II.

THE FIRST SHADOW.

Lemongenseidlitz was a charming little Bad. Beatrice Boville and her aunt Lady Mechlin, Earlscourt and I, had been there six weeks. His brother peers—of whom there were scores at Lemongenseidlitz—complimented Earlscourt on his fiancée.

"So you're caught at last?" said an octogenarian minister, who was as sprightly as a schoolboy. "Well, my dear fellow, you might have gone higher, sans doute, but on my honor I don't think you could have done better."

It was the universal opinion. Beatrice was not the belle of the Bad, because there were dozens of beautiful women, and beautiful she was not; but she was more admired than any of them, and had Earlscourt wanted voices to justify his choice he would have had them, but he didn't; he was entirely independent of the opinions of others, and had he chosen to set his coronet on the brows of a peasant girl, would have cared little what any one thought or said. We all of us enjoyed that six weeks. Lady Mechlin lost to her heart's content at roulette, and was as complacent over her losses as any old dowager could be. Beatrice Boville shone best, as nice natures ever do, in a sunny atmosphere; and if she had any faults of impatient temper or pride, there was nothing to call them forth. Earlscourt, cold politician though he'd been, gave himself up entirely to the warmer, brighter existence, which he found in his new passion; and I, not being in love with anybody, made the pleasantest love possible wherever I liked. We all of us found a couleur de rose tint in the air of little Lemongenseidlitz, and I'd quite forgotten my presentiment, when, one night at the Kursaal, a cloud no bigger than a man's hand came up on the sunny horizon, and put me in mind of it.

Earlscourt came into the ball room rather late; he had been talking with some French ministers on some international project which he was anxious to effect, and asked Lady Mechlin where Beatrice was.

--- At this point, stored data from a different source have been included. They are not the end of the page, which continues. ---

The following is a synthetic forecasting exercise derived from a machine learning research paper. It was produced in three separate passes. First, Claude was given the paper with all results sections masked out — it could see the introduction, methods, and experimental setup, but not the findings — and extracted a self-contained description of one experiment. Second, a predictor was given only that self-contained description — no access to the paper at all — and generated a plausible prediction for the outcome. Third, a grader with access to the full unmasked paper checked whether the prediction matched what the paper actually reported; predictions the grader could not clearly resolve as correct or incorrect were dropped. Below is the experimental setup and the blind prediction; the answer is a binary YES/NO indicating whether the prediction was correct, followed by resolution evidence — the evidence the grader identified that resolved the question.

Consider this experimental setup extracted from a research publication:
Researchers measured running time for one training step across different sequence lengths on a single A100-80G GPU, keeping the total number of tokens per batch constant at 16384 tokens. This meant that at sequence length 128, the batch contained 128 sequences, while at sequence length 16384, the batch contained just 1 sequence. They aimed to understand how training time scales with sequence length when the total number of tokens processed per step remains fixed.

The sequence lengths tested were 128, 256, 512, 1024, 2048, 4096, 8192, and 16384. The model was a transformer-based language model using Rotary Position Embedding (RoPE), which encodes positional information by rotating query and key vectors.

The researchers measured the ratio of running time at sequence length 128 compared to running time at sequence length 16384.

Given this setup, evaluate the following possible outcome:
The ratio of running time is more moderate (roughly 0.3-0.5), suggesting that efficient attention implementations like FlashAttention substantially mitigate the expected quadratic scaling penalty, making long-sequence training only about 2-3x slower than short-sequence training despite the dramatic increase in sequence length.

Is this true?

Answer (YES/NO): NO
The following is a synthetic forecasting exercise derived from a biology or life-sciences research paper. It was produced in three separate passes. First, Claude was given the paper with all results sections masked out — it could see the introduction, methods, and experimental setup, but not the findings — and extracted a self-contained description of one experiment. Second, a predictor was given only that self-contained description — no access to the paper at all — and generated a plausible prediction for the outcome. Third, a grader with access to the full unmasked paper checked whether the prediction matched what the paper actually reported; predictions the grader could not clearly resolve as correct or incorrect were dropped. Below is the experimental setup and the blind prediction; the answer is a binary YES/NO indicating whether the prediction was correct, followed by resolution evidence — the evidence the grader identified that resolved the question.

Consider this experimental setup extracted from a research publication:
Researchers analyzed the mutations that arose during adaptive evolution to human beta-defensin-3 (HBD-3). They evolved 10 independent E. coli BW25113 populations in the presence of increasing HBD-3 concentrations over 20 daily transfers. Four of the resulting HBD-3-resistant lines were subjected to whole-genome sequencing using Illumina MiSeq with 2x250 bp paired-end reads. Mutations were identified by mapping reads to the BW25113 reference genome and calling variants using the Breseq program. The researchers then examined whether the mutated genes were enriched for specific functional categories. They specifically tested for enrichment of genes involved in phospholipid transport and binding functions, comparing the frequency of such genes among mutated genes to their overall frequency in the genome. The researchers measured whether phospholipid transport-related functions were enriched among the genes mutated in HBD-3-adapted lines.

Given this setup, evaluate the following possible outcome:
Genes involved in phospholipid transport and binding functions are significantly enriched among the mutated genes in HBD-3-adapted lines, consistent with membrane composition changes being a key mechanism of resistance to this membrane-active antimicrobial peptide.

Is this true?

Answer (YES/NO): YES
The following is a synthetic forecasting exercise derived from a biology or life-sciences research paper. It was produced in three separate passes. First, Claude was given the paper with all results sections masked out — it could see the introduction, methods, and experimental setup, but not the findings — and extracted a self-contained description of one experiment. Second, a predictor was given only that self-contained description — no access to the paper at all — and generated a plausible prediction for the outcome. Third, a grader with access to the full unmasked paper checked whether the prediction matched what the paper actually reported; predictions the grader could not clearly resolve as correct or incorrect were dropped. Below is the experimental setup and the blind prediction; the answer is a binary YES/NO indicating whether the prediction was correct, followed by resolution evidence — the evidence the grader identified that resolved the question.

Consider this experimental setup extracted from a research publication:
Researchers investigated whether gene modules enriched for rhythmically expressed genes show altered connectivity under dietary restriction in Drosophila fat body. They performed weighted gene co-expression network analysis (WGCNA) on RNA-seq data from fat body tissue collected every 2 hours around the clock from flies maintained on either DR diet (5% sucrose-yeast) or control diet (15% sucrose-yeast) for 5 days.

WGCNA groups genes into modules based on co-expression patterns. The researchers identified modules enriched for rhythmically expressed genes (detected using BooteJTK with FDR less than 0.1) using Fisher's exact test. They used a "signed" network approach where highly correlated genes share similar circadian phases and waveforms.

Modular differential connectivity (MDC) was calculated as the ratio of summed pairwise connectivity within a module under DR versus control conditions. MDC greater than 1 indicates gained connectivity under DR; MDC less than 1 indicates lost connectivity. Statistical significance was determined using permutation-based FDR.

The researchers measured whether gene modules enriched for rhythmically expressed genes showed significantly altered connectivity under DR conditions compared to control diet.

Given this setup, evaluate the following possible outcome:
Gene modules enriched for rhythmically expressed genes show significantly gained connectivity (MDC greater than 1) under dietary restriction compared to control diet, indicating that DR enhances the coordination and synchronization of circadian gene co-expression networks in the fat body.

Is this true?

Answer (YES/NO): YES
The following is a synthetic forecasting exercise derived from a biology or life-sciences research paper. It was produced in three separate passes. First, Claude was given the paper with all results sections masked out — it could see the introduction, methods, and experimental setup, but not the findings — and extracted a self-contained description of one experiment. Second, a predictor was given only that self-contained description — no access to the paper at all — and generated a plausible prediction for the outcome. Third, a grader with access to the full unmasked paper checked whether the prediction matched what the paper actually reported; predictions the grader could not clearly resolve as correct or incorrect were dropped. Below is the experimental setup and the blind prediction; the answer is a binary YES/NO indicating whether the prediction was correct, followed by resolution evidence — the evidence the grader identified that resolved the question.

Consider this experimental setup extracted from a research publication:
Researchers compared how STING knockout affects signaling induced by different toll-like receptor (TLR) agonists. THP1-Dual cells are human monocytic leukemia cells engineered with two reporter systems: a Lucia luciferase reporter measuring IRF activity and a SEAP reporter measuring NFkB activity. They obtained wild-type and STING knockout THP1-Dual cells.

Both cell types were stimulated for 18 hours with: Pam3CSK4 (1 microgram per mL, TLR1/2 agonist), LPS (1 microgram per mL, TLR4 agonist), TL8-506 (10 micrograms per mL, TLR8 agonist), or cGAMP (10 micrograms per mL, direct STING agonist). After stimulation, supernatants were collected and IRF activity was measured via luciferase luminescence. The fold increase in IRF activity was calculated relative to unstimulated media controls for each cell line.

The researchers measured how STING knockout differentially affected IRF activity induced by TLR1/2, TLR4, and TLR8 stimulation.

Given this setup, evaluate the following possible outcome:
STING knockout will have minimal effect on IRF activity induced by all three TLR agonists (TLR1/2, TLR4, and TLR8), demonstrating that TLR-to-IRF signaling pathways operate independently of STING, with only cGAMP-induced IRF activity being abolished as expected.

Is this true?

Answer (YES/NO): NO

"She was with me a moment ago; she is waltzing, I dare say," said the old lady, whose soul was hankering after the ivory ball.

"Very likely," he answered, as he looked among the dancers for her; he was restless without her, though he would have liked none to see the weakness, for he was a man who felt more than he told. He could not see her, and went through the rooms till he found her, which was in a small anteroom alone. She started as he spoke to her, and a start being a timorous and nervous thing of which Beatrice Boville was never guilty, he drew her to him anxiously.

"My darling, has anything annoyed you?"